= Wittingslow Amusements =

Australian traveling carnival

Wittingslow Amusements was an Australian traveling carnival.

Founder Thomas George Wittingslow made his start during the Great Depression in the early 1930s. After a brief apprenticeship at a city fun parlour, Thomas went out on his own in 1932, working small shows and fairs in country Victoria. Returning to Melbourne for his first Royal Melbourne Show, Thomas began what was to become a lifelong association.

After six years of war service, Thomas returned to the industry in 1946 and with son Des began working fairs in large provincial towns. They ventured into the first amusement rides at the Royal Melbourne Show, when merry-go-rounds or carousels were popular after years of war-time austerity. The Melbourne Moomba Festival of 1948 saw Wittingslow present the first new generation "thrill" rides. Over the next 30 years, the Wittingslow family business grew steadily with three generations playing an active role.

In 1982 Tom Wittingslow formed a partnership with Terry Cartlidge and engineer and owner of CAMAC Ride manufacturing. This led to ventures into new ride designs and construction led to successful projects, such as the Sea World Corkscrew rollercoaster on Queensland's Gold Coast and many other thrill rides. Disagreements between the parties led to the dissolving of this partnership in 1986. CAMAC went onto building other notable rides such as the Lethal Weapon rollercoaster and other rides throughout Southeast Asia.

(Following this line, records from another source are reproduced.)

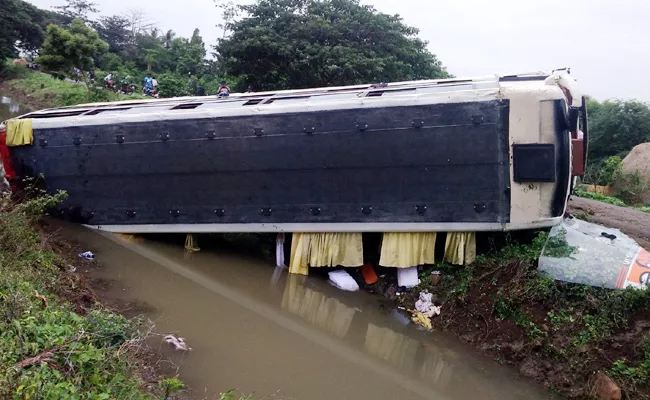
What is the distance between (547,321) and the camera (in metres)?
5.34

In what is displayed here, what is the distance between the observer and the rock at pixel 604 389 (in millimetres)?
4438

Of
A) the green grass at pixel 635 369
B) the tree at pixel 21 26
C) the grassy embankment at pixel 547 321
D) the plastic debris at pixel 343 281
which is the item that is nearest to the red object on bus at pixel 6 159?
the plastic debris at pixel 343 281

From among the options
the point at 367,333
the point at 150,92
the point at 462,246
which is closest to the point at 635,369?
the point at 462,246

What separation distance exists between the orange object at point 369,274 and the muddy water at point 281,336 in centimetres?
27

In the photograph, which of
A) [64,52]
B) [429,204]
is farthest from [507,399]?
[64,52]

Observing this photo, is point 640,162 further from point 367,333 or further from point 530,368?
point 367,333

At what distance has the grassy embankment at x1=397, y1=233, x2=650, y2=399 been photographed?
15.7 ft

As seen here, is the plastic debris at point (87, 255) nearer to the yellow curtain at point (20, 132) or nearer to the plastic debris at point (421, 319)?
the yellow curtain at point (20, 132)

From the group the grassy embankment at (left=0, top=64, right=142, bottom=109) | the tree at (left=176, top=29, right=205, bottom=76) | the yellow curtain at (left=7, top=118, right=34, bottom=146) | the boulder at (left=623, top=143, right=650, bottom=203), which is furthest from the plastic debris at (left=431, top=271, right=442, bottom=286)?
the tree at (left=176, top=29, right=205, bottom=76)

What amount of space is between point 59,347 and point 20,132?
5.66 metres

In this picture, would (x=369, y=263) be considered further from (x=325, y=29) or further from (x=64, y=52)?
(x=64, y=52)

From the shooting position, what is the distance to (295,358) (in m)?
5.09

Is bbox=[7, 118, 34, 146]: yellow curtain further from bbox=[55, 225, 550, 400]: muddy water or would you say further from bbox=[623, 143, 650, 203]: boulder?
bbox=[623, 143, 650, 203]: boulder

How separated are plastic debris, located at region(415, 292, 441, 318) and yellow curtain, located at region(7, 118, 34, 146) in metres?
6.22
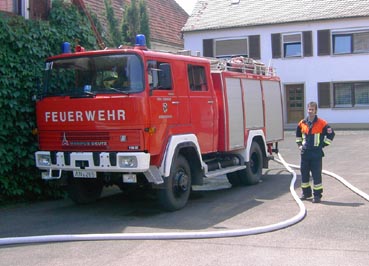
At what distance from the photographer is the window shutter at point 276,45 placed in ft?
103

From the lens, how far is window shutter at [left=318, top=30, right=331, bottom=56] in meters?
30.3

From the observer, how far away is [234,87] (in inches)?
458

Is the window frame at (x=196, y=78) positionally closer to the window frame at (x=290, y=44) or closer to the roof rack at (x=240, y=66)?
the roof rack at (x=240, y=66)

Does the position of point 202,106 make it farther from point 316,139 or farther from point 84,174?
point 84,174

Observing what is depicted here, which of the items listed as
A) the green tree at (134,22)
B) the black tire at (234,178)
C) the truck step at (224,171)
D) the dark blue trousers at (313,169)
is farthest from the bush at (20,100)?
the dark blue trousers at (313,169)

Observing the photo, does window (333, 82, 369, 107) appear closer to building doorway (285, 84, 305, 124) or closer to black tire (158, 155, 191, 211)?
building doorway (285, 84, 305, 124)

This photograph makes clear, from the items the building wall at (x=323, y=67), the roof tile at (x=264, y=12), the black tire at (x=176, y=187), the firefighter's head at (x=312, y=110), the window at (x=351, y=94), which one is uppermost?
the roof tile at (x=264, y=12)

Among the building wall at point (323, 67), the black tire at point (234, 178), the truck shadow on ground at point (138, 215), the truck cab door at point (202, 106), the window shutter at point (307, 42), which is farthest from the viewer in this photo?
the window shutter at point (307, 42)

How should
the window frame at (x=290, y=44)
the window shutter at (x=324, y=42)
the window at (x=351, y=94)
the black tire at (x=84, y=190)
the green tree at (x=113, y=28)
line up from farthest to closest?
1. the window frame at (x=290, y=44)
2. the window shutter at (x=324, y=42)
3. the window at (x=351, y=94)
4. the green tree at (x=113, y=28)
5. the black tire at (x=84, y=190)

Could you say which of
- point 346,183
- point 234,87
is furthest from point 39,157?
point 346,183

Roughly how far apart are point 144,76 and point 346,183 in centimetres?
513

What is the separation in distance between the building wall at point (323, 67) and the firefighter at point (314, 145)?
817 inches

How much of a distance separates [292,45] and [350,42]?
10.2 feet

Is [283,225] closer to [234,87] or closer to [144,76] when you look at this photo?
[144,76]
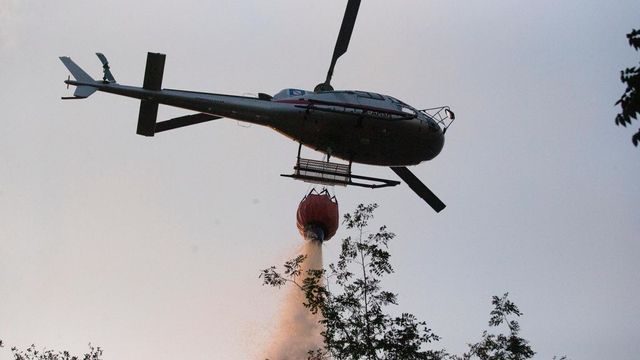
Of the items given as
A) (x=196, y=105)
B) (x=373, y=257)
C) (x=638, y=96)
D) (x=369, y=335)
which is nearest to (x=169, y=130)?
(x=196, y=105)

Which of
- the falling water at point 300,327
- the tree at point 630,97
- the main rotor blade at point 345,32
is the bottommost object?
the tree at point 630,97

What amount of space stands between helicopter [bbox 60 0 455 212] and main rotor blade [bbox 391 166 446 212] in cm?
393

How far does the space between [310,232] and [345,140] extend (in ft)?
19.8

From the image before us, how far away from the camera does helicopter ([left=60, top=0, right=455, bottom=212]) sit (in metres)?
29.7

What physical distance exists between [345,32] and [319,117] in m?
4.59

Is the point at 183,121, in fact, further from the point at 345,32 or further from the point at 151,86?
the point at 345,32

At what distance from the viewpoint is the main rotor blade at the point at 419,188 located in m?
35.9

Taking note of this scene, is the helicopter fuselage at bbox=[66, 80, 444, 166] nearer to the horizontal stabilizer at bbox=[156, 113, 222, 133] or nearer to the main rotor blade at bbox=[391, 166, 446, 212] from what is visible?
the horizontal stabilizer at bbox=[156, 113, 222, 133]

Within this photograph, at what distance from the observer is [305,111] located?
30.1 metres

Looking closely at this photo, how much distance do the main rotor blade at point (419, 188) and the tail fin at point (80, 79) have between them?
41.6ft

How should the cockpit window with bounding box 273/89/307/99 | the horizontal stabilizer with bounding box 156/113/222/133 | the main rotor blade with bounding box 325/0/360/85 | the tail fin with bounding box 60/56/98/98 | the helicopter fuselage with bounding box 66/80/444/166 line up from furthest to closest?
the main rotor blade with bounding box 325/0/360/85
the horizontal stabilizer with bounding box 156/113/222/133
the cockpit window with bounding box 273/89/307/99
the helicopter fuselage with bounding box 66/80/444/166
the tail fin with bounding box 60/56/98/98

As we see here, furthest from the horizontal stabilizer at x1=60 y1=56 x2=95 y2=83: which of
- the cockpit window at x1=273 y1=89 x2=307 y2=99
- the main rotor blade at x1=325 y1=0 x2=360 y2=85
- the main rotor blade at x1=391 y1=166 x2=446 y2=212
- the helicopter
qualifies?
the main rotor blade at x1=391 y1=166 x2=446 y2=212

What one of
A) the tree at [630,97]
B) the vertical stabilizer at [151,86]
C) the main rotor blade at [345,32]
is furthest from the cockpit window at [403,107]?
the tree at [630,97]

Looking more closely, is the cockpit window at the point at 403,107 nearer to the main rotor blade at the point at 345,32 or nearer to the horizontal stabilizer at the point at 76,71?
the main rotor blade at the point at 345,32
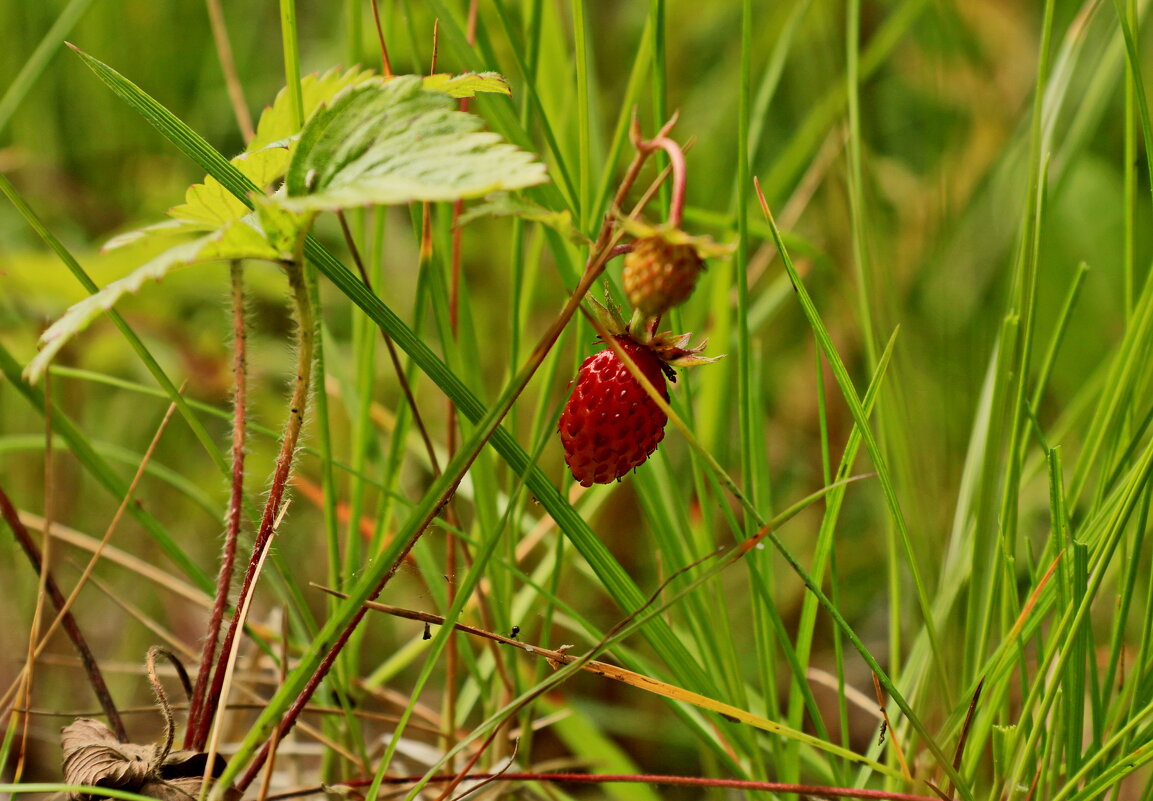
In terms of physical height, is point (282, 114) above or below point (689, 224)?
above

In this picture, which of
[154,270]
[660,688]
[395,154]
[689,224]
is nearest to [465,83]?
[395,154]

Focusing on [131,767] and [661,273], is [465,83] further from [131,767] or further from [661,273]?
[131,767]

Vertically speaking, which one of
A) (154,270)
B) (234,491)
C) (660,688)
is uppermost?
(154,270)

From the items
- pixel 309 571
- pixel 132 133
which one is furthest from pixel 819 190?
pixel 132 133

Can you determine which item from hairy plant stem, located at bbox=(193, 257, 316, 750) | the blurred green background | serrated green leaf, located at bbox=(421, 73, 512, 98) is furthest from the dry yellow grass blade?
the blurred green background

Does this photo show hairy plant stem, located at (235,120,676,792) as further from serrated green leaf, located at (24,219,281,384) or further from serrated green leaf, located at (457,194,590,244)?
serrated green leaf, located at (24,219,281,384)

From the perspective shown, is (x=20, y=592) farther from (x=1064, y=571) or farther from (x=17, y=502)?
(x=1064, y=571)

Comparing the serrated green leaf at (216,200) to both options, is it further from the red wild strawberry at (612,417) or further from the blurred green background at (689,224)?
the blurred green background at (689,224)
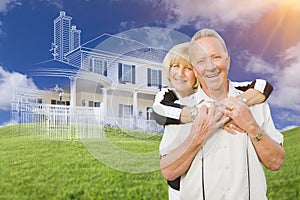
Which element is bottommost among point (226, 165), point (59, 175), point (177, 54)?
point (59, 175)

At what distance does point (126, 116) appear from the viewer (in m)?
0.97

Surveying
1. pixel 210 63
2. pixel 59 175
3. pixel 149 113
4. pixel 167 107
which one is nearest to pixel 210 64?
pixel 210 63

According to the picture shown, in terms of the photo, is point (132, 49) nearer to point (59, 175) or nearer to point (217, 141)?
point (217, 141)

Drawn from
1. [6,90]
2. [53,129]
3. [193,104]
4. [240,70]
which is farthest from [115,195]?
[193,104]

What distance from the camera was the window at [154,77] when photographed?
86cm

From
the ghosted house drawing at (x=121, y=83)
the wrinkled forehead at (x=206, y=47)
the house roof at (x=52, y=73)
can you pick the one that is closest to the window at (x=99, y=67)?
the ghosted house drawing at (x=121, y=83)

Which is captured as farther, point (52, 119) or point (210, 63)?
point (52, 119)

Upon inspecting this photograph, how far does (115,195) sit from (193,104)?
128 cm

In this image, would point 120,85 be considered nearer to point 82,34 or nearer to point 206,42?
point 206,42

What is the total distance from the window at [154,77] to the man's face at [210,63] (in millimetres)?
92

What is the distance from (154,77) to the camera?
2.87 ft

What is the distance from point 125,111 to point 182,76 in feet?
0.66

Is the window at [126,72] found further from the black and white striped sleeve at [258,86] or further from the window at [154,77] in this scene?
the black and white striped sleeve at [258,86]

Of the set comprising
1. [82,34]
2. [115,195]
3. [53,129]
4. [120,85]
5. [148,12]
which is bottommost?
[115,195]
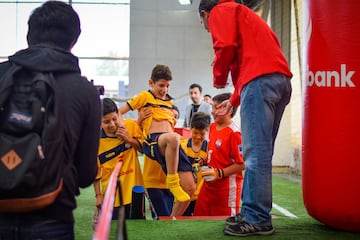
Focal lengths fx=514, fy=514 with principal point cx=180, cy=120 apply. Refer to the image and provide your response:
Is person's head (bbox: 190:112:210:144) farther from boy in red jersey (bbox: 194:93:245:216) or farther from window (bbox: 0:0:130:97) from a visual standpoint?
window (bbox: 0:0:130:97)

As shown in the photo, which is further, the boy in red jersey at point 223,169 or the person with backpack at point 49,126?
the boy in red jersey at point 223,169

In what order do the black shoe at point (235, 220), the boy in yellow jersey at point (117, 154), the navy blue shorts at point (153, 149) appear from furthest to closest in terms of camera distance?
the navy blue shorts at point (153, 149), the boy in yellow jersey at point (117, 154), the black shoe at point (235, 220)

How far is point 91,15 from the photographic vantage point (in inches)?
629

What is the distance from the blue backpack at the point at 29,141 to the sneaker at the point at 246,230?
56.8 inches

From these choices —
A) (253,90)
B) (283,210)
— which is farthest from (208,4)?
(283,210)

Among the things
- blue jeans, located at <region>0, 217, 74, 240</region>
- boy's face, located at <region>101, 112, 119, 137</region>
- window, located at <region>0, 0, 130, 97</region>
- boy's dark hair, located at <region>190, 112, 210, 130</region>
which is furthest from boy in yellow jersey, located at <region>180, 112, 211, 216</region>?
window, located at <region>0, 0, 130, 97</region>

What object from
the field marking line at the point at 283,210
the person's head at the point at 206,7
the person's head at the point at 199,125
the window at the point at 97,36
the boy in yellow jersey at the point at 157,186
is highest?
the window at the point at 97,36

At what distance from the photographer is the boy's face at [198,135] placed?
4.90 meters

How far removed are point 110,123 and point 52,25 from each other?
1.96 meters

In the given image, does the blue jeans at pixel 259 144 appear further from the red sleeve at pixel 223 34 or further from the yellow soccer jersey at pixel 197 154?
the yellow soccer jersey at pixel 197 154

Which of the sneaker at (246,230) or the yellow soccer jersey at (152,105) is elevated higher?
the yellow soccer jersey at (152,105)

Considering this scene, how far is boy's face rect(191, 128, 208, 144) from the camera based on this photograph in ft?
16.1

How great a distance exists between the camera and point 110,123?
3.63 metres

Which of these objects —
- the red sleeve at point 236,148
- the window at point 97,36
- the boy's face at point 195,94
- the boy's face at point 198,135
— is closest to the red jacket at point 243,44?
the red sleeve at point 236,148
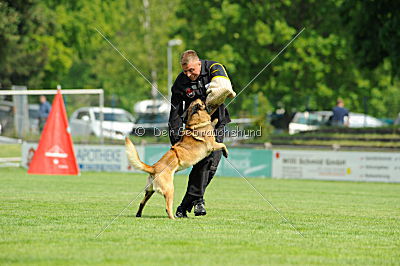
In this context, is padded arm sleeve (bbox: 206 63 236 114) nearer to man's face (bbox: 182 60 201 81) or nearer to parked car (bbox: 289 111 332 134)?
man's face (bbox: 182 60 201 81)

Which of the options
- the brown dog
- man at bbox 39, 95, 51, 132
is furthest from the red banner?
the brown dog

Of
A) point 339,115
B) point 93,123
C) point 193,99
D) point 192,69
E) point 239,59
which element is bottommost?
point 93,123

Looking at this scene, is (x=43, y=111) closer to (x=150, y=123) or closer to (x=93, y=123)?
(x=93, y=123)

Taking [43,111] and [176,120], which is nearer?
[176,120]

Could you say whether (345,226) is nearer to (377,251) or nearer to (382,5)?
(377,251)

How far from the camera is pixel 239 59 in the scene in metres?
39.1

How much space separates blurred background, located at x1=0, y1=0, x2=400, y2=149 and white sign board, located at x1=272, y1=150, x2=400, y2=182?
4722 mm

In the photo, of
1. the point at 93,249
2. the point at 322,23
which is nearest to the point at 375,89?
the point at 322,23

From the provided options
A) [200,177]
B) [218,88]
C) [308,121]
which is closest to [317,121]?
[308,121]

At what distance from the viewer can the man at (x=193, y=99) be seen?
367 inches

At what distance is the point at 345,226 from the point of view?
941cm

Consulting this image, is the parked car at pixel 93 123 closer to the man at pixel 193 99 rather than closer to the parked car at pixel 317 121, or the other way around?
the parked car at pixel 317 121

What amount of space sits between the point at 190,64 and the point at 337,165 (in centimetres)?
1391

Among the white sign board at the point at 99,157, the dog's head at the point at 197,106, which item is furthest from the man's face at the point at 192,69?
the white sign board at the point at 99,157
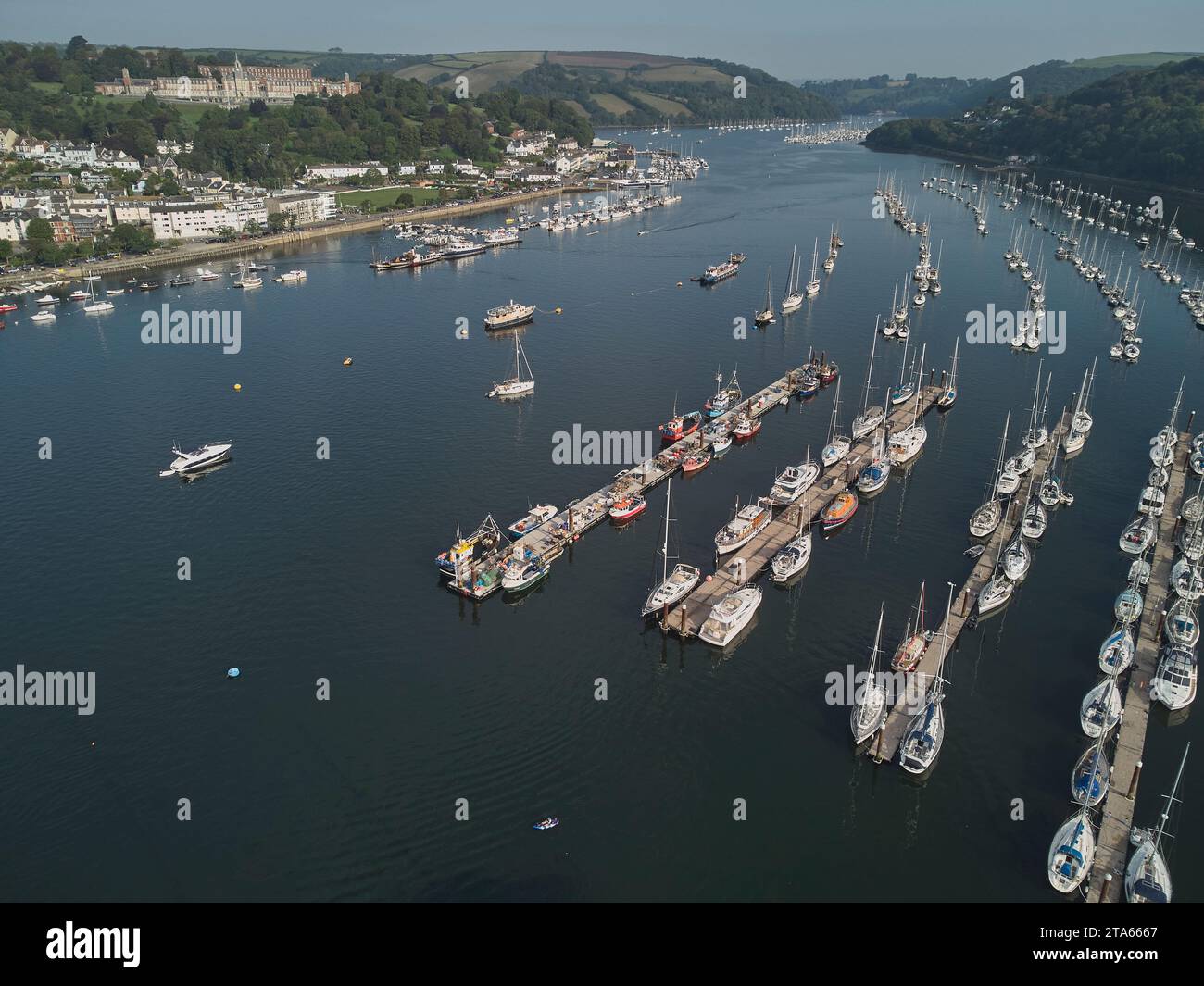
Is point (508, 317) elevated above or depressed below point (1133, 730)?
above

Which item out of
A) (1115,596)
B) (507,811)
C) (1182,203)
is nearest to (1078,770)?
(1115,596)

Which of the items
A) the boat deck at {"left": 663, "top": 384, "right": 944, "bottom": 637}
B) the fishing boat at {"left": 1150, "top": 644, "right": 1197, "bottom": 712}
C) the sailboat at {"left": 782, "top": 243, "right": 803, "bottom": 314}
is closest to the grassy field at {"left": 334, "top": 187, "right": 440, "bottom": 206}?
the sailboat at {"left": 782, "top": 243, "right": 803, "bottom": 314}

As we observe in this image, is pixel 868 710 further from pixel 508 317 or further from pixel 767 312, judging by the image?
pixel 508 317

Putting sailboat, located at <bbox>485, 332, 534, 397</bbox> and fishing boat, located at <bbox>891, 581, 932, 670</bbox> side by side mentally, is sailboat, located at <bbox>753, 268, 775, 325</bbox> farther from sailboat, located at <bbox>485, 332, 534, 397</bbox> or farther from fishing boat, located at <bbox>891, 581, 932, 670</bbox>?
fishing boat, located at <bbox>891, 581, 932, 670</bbox>

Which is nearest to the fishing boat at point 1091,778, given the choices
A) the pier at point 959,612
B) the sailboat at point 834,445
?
the pier at point 959,612

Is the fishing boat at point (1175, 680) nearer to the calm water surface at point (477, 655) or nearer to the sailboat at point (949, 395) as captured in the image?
the calm water surface at point (477, 655)

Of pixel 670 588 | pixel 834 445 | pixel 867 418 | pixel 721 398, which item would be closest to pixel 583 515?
pixel 670 588

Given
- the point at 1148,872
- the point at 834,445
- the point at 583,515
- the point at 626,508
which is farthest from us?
the point at 834,445

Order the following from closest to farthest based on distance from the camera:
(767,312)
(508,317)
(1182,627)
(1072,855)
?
1. (1072,855)
2. (1182,627)
3. (508,317)
4. (767,312)
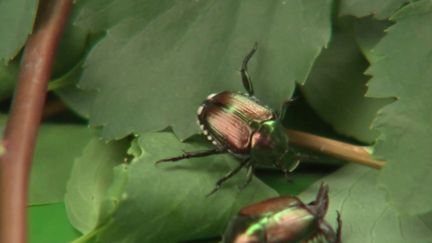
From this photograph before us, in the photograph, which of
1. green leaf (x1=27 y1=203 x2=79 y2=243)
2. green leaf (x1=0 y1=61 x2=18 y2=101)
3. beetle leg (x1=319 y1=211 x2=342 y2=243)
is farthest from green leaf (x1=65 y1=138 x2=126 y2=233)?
beetle leg (x1=319 y1=211 x2=342 y2=243)

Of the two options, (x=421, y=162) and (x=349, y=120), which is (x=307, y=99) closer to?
(x=349, y=120)

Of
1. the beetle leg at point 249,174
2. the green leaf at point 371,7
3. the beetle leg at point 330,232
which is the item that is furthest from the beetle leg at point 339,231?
the green leaf at point 371,7

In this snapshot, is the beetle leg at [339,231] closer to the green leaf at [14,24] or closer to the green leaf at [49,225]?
the green leaf at [49,225]

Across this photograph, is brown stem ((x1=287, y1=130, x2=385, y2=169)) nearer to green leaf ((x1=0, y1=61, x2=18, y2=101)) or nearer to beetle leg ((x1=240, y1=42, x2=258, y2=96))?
beetle leg ((x1=240, y1=42, x2=258, y2=96))

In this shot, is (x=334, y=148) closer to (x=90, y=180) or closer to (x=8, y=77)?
(x=90, y=180)

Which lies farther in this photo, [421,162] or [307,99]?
[307,99]

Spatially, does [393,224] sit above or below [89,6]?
below

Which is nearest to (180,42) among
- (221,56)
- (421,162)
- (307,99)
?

The Wittingslow Carnival operated at all major agricultural shows, including Melbourne, Sydney, Brisbane and Adelaide, and many street festivals in Melbourne. Since the 1950s, Wittingslow rides have also operated at the Rye and Rosebud Christmas Carnivals on the Mornington Peninsula.

The Wittingslow operation went into receivership in 2001 ending an era for Australia's east coast agricultural shows. Since going into receivership, Wittingslow has returned, and is now trading as Amusements Australia.